▶ Stated exercise 1: From the thread about the rock and the arrow, copy word for word the part starting with "## anonymous one" and going on through "does this happen?".

-- START Supplied passage --

## anonymous one year ago Picture yourself in the castle of Helm's Deep from the Lord of the Rings. You are on top of the castle wall and are dropping rocks on assorted monsters that are 19.10 m below you. Just when you release a rock, an archer located exactly below you shoots an arrow straight up toward you with an initial velocity of 45.0 m/s. The arrow hits the rock in midair. How long after you release the rock does this happen?

1. anonymous

the rights to lotr are owned by Middle-Earth Enterprises. I would suggest you remove this post before legal actions are taken. Anyway, the initial velocity of the rock is 0, the acceleration of the rock is -9.8 m/s^2, the total displacement is -19.10 m. delta x = vot + at^2 -19.10 = 0 + (-9.8)(t)^2 1.948 = t^2 t for rock =1.395 s the initial velocity of the arrow is 45 m/s, the total displacement is 19.10m, and the acceleration is -9.8m/s^2 delta x = vot + at^2 19.10 = (45)(t) + at^2 19.10-45t=at^2 19.10-45=at^2 -25.9=(-9.8)(t)^2 2.642=t^2 t for arrow = 1.625 s t for arrow - t for rock = ammount of time before they meet 1.625 s - 1.395 s = 0.23 s I hope this is helpful, I may have done the final step wrong so feel free to correct me.

-- END Supplied passage --
-- START Data rows --

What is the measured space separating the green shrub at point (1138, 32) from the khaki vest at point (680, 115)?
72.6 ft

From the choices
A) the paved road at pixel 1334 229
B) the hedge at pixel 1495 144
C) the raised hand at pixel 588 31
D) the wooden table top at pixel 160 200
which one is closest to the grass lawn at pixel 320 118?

-- END Data rows --
-- START Data rows --

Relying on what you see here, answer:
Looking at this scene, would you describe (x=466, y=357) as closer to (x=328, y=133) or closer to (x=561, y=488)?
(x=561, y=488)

-- END Data rows --
-- START Data rows --

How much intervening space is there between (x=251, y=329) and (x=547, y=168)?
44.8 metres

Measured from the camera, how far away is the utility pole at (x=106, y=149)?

-- END Data rows --

▶ Stated exercise 2: Output the lines of the records, starting with the line with "From the choices" and going on through the line with "which one is", as a numbered list, leaving out blank lines.

▶ Expected answer 1:
## anonymous one year ago Picture yourself in the castle of Helm's Deep from the Lord of the Rings. You are on top of the castle wall and are dropping rocks on assorted monsters that are 19.10 m below you. Just when you release a rock, an archer located exactly below you shoots an arrow straight up toward you with an initial velocity of 45.0 m/s. The arrow hits the rock in midair. How long after you release the rock does this happen?

▶ Expected answer 2:
1. From the choices
2. A) the paved road at pixel 1334 229
3. B) the hedge at pixel 1495 144
4. C) the raised hand at pixel 588 31
5. D) the wooden table top at pixel 160 200
6. which one is closest to the grass lawn at pixel 320 118?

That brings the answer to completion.